El Papa ayer en Santa Marta
Recemos hoy por los hermanos y hermanas que están en la cárcel: ellos sufren mucho por la incertidumbre de lo que pasará dentro de la cárcel, y también pensando en sus familias, cómo están, si alguno está enfermo, si falta algo. Estemos cerca de los encarcelados, hoy, que sufren tanto en este momento de incertidumbre y de dolor.
Homilía
El Evangelio (Mt 1,16.18-21.24) nos dice que José era “justo”, es decir un hombre de fe, que vivía la fe. Un hombre que puede ser incluido en la lista de toda esa gente de fe que hemos recordado hoy en el oficio de lecturas (cfr. Hb 11); esa gente que vivió la fe como fundamento de lo que se espera, como garantía de lo que no se ve, y la prueba de lo que no se ve.
José es hombre de fe: por eso era “justo”. No solo porque creía sino además porque vivía esa fe. Hombre “justo”. Fue elegido para educar a un hombre que era hombre verdadero pero también era Dios: hacía falta un hombre-Dios para educar a un hombre así, pero no lo había. El Señor eligió a un “justo”, a un hombre de fe. Un hombre capaz de ser hombre y también capaz de hablar con Dios, de entrar en el misterio de Dios. Y esa fue la vida de José. Vivir su profesión, su vida de hombre y entrar en el misterio. Un hombre capaz de hablar con el misterio, de dialogar con el misterio de Dios. No era un soñador. Entraba en el misterio. Con la misma naturalidad con la que sacaba adelante su oficio, con esa precisión de su profesión: era capaz de ajustar un ángulo milimétricamente en la madera, sabía cómo hacerlo; era capaz de rebajar, de reducir un milímetro en la madera, de una superficie de madera. Justo, era preciso. Pero también era capaz de entrar en el misterio que no podía controlar.
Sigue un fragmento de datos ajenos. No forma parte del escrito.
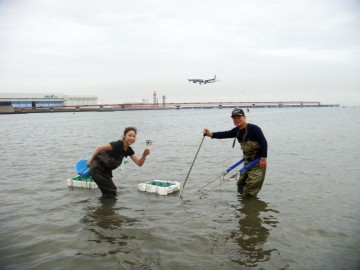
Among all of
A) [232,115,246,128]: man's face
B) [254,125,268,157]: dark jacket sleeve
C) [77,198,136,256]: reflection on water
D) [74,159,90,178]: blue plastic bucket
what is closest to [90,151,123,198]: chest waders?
[77,198,136,256]: reflection on water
Esa es la santidad de José: sacar adelante su vida, su oficio con precisión, con profesionalidad; y al momento, entrar en el misterio. Cuando el Evangelio nos habla de los sueños de José, nos hace entender esto: entra en el misterio.
Yo pienso en la Iglesia, hoy, en esta solemnidad de San José. Nuestros fieles, nuestros obispos, nuestros sacerdotes, nuestros consagrados y consagradas, los papas: ¿son capaces de entrar en el misterio? ¿O necesitan regularse según las prescripciones que les defienden de lo que no pueden controlar? Cuando la Iglesia pierde la posibilidad de entrar en el misterio, pierde la capacidad de adorar. La oración de adoración solo puede darse cuando se entra en el misterio de Dios.
Pidamos al Señor la gracia de que la Iglesia pueda vivir en lo concreto de la vida ordinaria y también en lo “concreto” –entre comillas– del misterio. Si no puede hacerlo, será una Iglesia a medias, será una asociación piadosa, sacada adelante por prescripciones pero sin el sentido de la adoración. Entrar en el misterio no es soñar; entrar en el misterio es precisamente eso: adorar. Entrar en el misterio es hacer hoy lo que haremos en el futuro, cuando lleguemos a la presencia de Dios: adorar. Que el Señor dé a la Iglesia esta gracia.
Monición antes de la comunión
Invito a todos los que están lejos y siguen la Misa por televisión, a hacer la comunión espiritual. A tus pies, Jesús mío, me postro y te ofrezco el arrepentimiento de mi corazón contrito que se humilla en su nada y en tu santa presencia. Te adoro en el Sacramento de tu amor, deseo recibirte en la pobre morada que te ofrece mi corazón. En espera de la felicidad de la comunión sacramental, quiero poseerte en espíritu. Ven a mí, Jesús mío, que yo vaya a ti. Que tu amor inflame todo mi ser, para la vida y para la muerte. Creo en ti, espero en ti, te amo. Así sea.